Storytelling has power. As teachers and writers, we can harness that power and use our storytelling for the good of all our listeners.
In an engaging TED talk, Princeton neuroscientist Uri Hasson shows us what actually happens inside our brains when we are engaged in a story. That story might be a video, a book, or a memory your grandmother is sharing with you. It’s amazing to see how, across a wide spectrum, people’s brain patterns synced when presented with the same story. Even more amazing to me was how one small sentence could change the entire message and brain patterns of the listeners.
This has two implications for me:
- As a writer, I want to convey meaning to my readers/listeners that will improve their lives in some way. Perhaps it will help them to reach understanding of something in themselves, or open up a window into a new facet of their lives. Or perhaps they just need some downtime to relax. Words and communication have the power to connect us.
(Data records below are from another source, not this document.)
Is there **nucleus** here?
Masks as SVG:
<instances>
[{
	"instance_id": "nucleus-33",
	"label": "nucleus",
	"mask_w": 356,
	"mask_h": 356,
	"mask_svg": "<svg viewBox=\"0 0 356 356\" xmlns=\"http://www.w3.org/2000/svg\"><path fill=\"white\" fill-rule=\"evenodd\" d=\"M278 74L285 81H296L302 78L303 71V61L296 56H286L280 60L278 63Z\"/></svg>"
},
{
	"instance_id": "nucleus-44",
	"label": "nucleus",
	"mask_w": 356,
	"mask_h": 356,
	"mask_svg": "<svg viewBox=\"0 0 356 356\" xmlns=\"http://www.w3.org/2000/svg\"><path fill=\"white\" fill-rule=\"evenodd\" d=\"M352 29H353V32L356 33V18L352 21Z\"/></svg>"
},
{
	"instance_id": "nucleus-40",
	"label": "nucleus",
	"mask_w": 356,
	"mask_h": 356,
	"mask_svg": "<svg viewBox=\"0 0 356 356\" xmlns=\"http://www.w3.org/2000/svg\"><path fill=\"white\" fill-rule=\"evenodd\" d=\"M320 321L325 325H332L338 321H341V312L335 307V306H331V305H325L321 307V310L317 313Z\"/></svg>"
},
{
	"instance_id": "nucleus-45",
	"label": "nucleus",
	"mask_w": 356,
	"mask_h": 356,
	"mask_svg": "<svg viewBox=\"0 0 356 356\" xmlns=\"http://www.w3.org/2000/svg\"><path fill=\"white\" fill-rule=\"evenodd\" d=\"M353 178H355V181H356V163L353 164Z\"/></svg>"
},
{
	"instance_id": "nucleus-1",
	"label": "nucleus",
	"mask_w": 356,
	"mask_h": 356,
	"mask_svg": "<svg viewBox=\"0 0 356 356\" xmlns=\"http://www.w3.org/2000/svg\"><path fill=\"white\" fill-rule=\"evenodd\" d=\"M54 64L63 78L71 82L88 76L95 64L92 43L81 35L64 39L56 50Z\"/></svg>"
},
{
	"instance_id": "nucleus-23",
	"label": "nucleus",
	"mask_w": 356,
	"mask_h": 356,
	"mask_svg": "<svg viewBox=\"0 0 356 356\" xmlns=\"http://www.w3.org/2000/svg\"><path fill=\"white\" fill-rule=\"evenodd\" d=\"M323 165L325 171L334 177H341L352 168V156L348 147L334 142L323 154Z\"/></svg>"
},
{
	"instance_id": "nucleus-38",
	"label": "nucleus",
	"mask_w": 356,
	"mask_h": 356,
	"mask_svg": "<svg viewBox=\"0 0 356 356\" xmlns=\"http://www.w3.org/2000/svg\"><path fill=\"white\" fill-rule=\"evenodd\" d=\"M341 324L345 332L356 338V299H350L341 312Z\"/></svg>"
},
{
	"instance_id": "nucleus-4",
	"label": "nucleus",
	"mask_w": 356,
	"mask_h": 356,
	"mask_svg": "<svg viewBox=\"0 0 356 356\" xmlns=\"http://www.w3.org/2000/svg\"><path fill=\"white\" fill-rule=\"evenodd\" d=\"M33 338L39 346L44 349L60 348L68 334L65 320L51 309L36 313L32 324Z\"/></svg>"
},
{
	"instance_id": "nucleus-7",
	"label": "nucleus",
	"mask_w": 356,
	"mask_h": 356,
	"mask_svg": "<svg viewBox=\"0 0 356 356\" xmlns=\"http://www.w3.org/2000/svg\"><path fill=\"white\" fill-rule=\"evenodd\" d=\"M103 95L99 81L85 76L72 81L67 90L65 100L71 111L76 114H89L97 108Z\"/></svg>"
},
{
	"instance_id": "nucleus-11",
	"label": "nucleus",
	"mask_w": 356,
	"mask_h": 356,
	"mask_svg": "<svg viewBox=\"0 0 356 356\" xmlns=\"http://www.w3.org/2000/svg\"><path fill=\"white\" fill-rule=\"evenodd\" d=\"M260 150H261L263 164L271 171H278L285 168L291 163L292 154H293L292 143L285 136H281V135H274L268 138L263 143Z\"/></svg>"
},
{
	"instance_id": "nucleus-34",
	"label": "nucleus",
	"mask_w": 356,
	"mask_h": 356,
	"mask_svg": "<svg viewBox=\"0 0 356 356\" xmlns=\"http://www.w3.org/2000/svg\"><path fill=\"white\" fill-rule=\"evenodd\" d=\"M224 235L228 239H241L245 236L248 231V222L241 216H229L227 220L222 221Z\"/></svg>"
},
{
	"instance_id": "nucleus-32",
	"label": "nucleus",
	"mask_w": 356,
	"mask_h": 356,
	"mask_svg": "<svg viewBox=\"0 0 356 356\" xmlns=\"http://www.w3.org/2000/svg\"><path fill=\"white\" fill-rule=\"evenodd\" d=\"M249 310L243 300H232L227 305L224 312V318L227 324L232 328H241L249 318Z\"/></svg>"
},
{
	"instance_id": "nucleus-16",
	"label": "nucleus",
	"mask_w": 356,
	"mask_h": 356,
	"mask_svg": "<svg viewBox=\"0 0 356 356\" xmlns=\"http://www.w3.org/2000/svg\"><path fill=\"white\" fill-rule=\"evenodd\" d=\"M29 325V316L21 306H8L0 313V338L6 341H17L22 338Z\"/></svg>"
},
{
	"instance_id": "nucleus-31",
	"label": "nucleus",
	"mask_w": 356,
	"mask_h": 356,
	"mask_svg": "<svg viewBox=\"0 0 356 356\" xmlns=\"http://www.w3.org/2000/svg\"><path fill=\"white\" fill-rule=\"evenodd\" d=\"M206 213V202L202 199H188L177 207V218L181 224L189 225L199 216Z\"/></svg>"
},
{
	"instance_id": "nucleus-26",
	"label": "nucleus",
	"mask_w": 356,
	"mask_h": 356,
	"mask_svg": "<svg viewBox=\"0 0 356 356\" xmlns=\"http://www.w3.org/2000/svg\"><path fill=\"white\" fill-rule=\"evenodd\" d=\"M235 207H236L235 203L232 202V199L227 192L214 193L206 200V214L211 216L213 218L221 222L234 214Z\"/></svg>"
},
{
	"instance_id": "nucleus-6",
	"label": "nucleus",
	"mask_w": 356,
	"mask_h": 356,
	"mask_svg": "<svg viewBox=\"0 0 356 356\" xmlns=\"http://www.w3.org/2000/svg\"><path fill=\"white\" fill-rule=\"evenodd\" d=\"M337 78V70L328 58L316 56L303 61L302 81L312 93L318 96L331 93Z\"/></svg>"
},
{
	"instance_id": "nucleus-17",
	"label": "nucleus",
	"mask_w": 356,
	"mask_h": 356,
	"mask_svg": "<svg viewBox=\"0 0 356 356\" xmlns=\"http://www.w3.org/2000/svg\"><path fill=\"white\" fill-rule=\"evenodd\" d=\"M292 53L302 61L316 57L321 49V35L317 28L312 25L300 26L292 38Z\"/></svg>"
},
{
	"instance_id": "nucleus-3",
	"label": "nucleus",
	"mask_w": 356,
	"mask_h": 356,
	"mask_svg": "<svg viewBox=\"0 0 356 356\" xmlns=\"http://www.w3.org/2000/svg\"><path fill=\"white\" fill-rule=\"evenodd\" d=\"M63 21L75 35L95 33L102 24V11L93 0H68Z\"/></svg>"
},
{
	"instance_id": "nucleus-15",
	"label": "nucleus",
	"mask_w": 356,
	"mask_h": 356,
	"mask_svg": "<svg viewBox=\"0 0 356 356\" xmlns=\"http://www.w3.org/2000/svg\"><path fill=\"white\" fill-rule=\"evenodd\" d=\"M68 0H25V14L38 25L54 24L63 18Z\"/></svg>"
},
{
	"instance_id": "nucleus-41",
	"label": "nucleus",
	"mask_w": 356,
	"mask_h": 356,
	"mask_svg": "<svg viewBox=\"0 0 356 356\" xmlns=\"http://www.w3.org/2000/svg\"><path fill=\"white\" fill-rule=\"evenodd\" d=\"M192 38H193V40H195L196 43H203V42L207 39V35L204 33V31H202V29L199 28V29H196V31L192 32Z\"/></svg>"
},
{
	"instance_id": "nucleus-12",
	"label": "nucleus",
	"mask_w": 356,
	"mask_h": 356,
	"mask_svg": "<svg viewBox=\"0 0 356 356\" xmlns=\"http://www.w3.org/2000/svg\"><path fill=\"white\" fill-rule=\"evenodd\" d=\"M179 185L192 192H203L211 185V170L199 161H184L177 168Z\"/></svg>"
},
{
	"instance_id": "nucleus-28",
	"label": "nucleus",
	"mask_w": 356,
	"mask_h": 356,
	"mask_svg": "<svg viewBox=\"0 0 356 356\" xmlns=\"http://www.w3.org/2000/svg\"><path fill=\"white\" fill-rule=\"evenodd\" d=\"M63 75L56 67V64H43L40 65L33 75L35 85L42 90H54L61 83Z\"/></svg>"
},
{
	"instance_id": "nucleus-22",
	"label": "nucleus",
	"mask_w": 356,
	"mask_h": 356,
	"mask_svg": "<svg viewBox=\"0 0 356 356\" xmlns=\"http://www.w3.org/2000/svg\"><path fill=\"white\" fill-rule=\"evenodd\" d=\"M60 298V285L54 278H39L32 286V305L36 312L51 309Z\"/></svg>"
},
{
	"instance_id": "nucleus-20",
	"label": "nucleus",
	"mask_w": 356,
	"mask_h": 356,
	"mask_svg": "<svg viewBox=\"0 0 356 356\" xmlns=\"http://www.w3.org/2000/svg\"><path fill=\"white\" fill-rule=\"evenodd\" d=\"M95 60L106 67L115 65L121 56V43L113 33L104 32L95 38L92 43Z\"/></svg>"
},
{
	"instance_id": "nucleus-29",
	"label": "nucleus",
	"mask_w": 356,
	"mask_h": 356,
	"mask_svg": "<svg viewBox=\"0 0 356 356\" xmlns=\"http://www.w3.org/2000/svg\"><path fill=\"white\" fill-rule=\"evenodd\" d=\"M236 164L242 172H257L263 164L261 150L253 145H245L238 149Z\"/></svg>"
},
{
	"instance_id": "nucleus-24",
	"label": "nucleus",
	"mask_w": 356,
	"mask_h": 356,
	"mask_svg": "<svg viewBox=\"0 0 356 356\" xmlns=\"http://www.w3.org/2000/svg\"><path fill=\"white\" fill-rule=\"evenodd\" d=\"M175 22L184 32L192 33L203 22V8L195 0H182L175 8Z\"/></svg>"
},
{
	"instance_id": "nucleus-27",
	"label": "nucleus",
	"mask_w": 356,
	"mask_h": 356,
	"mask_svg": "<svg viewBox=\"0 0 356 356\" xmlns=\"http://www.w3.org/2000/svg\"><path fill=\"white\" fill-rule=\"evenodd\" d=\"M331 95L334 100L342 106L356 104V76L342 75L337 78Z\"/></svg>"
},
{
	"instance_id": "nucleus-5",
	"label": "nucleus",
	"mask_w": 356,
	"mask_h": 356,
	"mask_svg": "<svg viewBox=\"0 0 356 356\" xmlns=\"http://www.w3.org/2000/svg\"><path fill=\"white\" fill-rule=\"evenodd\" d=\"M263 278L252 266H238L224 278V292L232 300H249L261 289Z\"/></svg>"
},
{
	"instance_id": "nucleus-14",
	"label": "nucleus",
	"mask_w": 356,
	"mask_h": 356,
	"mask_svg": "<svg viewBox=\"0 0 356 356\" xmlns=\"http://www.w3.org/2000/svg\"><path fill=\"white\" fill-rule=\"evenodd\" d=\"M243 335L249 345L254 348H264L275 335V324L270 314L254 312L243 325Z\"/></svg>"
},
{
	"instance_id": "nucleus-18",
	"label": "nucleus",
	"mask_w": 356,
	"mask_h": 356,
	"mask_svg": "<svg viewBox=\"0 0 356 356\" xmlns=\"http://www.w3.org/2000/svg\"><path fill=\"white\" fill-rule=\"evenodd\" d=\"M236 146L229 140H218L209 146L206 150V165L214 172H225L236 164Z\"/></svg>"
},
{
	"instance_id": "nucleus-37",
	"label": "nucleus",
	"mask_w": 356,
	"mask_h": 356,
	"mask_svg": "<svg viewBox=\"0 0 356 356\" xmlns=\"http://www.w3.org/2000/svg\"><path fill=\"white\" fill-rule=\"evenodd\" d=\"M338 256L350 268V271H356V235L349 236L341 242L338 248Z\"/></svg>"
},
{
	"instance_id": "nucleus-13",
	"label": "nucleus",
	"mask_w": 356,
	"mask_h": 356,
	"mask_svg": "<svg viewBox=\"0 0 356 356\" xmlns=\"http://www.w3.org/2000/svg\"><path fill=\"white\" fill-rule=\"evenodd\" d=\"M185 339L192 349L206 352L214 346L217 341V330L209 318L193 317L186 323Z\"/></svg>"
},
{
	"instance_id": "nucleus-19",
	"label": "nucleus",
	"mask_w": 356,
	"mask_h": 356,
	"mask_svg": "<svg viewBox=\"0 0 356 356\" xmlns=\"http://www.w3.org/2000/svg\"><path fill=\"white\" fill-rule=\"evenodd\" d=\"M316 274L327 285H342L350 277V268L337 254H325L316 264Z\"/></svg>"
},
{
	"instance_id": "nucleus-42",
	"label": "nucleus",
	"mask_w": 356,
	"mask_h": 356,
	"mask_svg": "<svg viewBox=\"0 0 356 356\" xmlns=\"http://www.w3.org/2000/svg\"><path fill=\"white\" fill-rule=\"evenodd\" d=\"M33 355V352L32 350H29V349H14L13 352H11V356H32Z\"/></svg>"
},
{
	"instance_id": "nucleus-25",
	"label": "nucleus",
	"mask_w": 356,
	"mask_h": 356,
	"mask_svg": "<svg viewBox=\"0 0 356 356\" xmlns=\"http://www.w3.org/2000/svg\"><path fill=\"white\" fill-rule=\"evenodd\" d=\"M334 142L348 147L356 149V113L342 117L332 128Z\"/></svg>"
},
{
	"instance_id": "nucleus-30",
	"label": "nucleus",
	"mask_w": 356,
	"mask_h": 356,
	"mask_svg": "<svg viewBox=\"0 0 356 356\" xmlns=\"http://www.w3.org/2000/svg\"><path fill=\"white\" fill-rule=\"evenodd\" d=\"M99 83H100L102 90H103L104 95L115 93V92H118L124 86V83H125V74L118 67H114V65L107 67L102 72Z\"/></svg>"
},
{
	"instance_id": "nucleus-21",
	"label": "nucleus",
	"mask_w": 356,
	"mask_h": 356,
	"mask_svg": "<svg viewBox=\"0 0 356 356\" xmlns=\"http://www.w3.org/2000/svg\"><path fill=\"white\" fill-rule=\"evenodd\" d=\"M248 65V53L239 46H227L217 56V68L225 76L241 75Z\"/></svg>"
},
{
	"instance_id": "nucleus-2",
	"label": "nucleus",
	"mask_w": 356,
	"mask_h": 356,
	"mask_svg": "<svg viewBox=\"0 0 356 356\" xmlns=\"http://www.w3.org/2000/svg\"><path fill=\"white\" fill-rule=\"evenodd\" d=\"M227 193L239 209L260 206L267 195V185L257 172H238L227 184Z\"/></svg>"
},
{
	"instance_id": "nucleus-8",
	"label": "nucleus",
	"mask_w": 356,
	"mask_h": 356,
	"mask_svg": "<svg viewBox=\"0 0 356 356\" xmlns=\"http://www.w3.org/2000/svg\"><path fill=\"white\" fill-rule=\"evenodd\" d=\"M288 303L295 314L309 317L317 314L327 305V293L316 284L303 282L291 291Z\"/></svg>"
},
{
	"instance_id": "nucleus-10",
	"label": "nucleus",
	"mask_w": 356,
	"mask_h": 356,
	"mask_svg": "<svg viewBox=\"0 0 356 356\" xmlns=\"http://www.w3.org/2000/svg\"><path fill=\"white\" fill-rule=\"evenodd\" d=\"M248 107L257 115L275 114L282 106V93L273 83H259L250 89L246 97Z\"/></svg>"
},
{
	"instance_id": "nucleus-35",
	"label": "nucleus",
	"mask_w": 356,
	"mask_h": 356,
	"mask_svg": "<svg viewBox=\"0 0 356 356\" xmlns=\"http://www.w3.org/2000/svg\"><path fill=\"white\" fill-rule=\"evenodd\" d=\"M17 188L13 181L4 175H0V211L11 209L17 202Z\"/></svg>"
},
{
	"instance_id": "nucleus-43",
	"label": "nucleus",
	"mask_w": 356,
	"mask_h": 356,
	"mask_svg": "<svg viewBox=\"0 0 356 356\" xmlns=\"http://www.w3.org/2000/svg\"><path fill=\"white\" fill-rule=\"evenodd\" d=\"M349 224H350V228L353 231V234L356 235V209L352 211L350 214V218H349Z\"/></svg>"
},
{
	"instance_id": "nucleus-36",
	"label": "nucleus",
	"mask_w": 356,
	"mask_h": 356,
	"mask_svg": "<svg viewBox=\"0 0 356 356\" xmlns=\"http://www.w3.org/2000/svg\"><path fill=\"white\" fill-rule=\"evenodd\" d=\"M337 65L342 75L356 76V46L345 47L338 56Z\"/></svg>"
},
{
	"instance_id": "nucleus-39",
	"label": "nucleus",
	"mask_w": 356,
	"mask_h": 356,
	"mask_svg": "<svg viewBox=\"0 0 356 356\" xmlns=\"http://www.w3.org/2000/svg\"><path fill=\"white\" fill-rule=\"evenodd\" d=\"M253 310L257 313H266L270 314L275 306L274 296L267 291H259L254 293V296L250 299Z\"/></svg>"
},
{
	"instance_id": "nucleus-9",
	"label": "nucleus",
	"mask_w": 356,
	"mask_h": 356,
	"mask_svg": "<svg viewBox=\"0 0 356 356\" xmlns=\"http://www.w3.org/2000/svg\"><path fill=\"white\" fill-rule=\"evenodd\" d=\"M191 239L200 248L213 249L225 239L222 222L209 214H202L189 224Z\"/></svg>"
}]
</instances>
- As a teacher, one tiny sentence can change the entire meaning of a lesson I am giving. I’m always aware that what I say can have a deep impact on my little learners. This TED talk reemphasized that for me, and reminded me to always be careful of what I say to my students. I want them to love learning. I want them to be happy in my classroom. I want them to think they are geniuses.
This TED talk has been viewed over 1.5 million times in just under a year. It’s a message for our times, especially in our current political climate. Uri Hasson calls this neural entrainment. You can click the link and read the research, if you’re so inclined.
I hope you enjoy the presentation and hopefully take something away from it. I know I did.